┌──
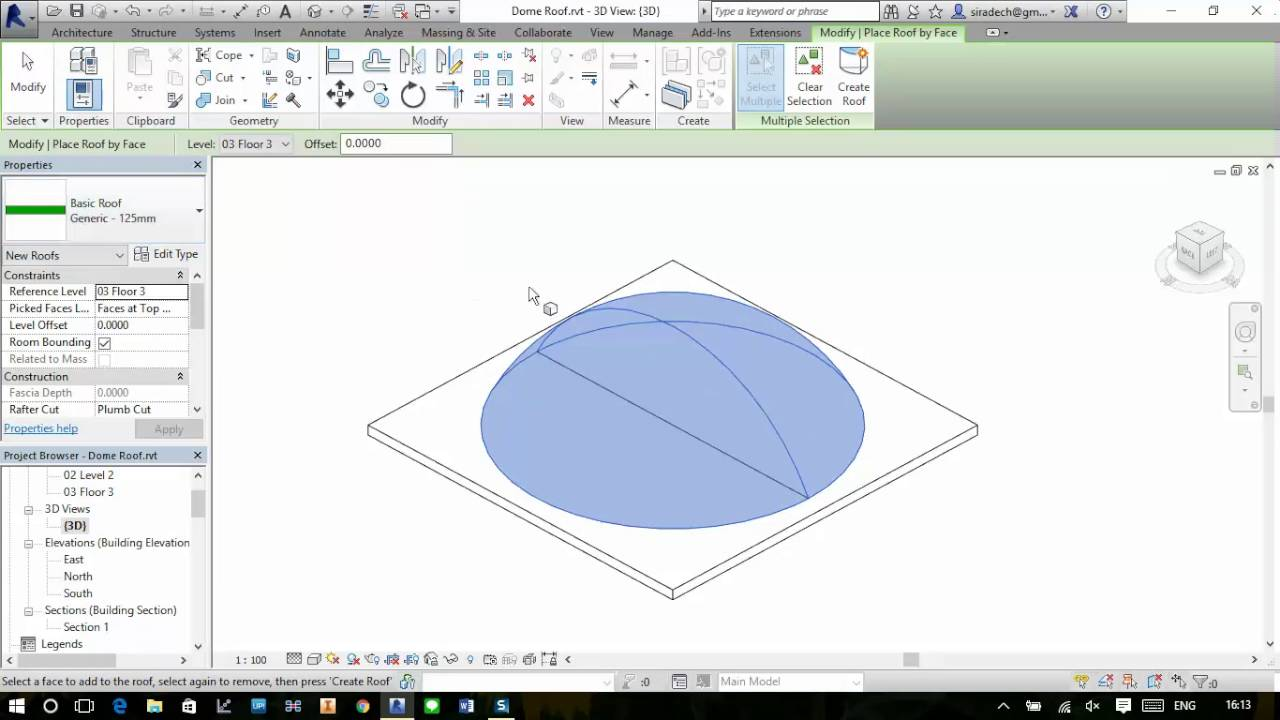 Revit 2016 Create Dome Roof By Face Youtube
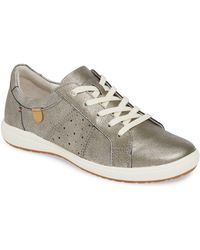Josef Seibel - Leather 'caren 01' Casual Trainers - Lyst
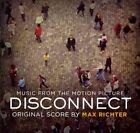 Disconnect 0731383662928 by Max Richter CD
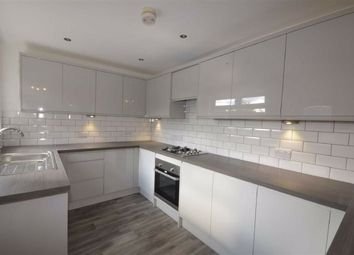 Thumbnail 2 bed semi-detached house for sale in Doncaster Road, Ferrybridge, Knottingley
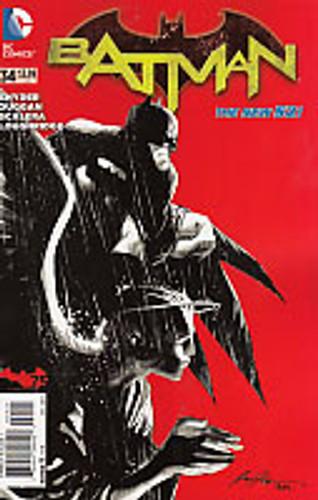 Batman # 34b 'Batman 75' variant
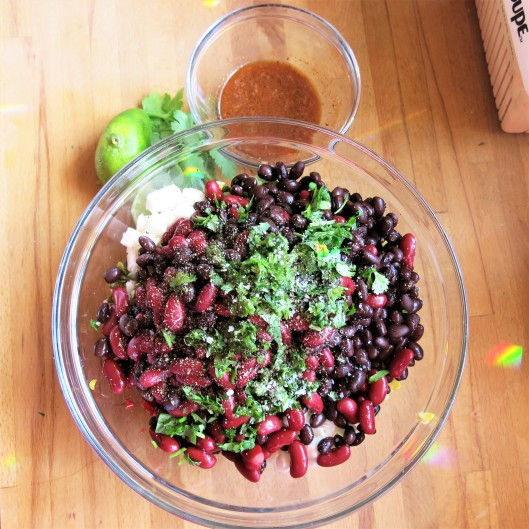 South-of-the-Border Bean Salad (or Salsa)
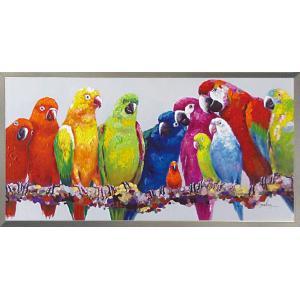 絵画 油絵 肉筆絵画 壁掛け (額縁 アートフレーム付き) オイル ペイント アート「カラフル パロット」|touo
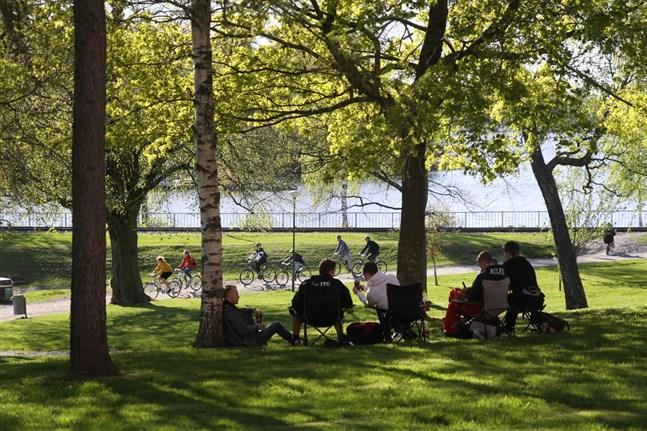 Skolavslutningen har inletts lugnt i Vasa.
└──
### Work instruction
For this exercise, repeat word for word only the lines from the one containing "Disconnect 0731383662928 by Max Richter CD" through the end of the data, including both. Pictures do not go in the copy.

### Answer to the problem
 Disconnect 0731383662928 by Max Richter CD
 Thumbnail 2 bed semi-detached house for sale in Doncaster Road, Ferrybridge, Knottingley
 Batman # 34b 'Batman 75' variant
 South-of-the-Border Bean Salad (or Salsa)
 絵画 油絵 肉筆絵画 壁掛け (額縁 アートフレーム付き) オイル ペイント アート「カラフル パロット」|touo
 Skolavslutningen har inletts lugnt i Vasa.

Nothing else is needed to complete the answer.